On February 20, 2020, the IRS issued its first round of guidance regarding the carbon sequestration tax credit found in Section 45Q (the “Section 45Q Credit”) of the Internal Revenue Code of 1986 (as amended, the “Code”) in the form of Notice 2020-12 (which may be found here) and Revenue Procedure 2020-12 (which may be found here). The Section 45Q Credit is allowed for carbon captured from "qualified facilities" and later used in commercial products, used in enhanced oil recovery or secured in a geological formation. In the case of industrial-source carbon dioxide that would have otherwise been released into the atmosphere, the amount of the credit is scheduled to rise gradually from $22.66 per metric ton in 2016 to $50 per metric ton in 2026 (and adjusted for inflation thereafter). For industrial-source carbon dioxide used as a tertiary injectant in a qualified enhanced oil or natural gas recovery project, the amount of the credit is scheduled to rise gradually from $12.83 per metric ton in 2016 to $35 per metric ton in 2026 (and adjusted for inflation thereafter).
The Section 45Q Credit may be claimed during the 12-year period beginning on the date the equipment is placed into service by the person who owns the carbon capture equipment and physically or contractually ensures the carbon capture. However, to be eligible for the Section 45Q Credit, construction of a qualified facility that includes carbon capture equipment must begin before January 1, 2024. In response to the IRS’ request for comments, many commenters requested guidance regarding the beginning of construction requirements under Section 45Q.
Notice 2020-12 provides guidance on the determination of when construction has begun on a qualified facility or on carbon capture equipment that may be eligible for the Section 45Q Credit. The Notice provides two familiar methods to establish beginning construction—by beginning physical work of a significant nature or by paying or incurring 5% or more of the total cost of the qualified facility or carbon capture equipment. Similar to wind and solar projects, Notice 2020-12 requires continuous progress towards completion once construction has begun. However, unlike the similar wind and solar guidance, where a project must be placed in service by end of the fourth year after beginning construction to qualify for the Continuity Safe Harbor, carbon sequestration projects may be placed in service up to the end of the sixth calendar year after beginning construction to qualify.

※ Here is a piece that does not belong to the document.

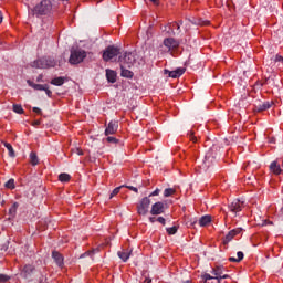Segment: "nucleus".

Additionally, the IRS released Rev. Proc. 2020-12, which establishes a safe harbor structure to ensure that the tax equity investor will be entitled to claim the Section 45Q Credit. The safe harbor guidelines are otherwise very similar to the existing PTC guidance found in Rev. Proc. 2007-65. Under Rev. Proc. 2020-12, carbon sequestration transactions are structured as partnership flip transactions. However, the new guidance applies a 50% contingent consideration requirement, rather than the 75% requirement found in Rev. Proc. 2007-65. This means at least 50% of the investor's total capital contributions must be fixed and determinable obligations that are not contingent either in amount or in certainty of payment. Another distinction is that neither developers nor investors are permitted to have a call right. Put rights are available to investors as long as the price is not more than its fair market value determined at the time of exercise.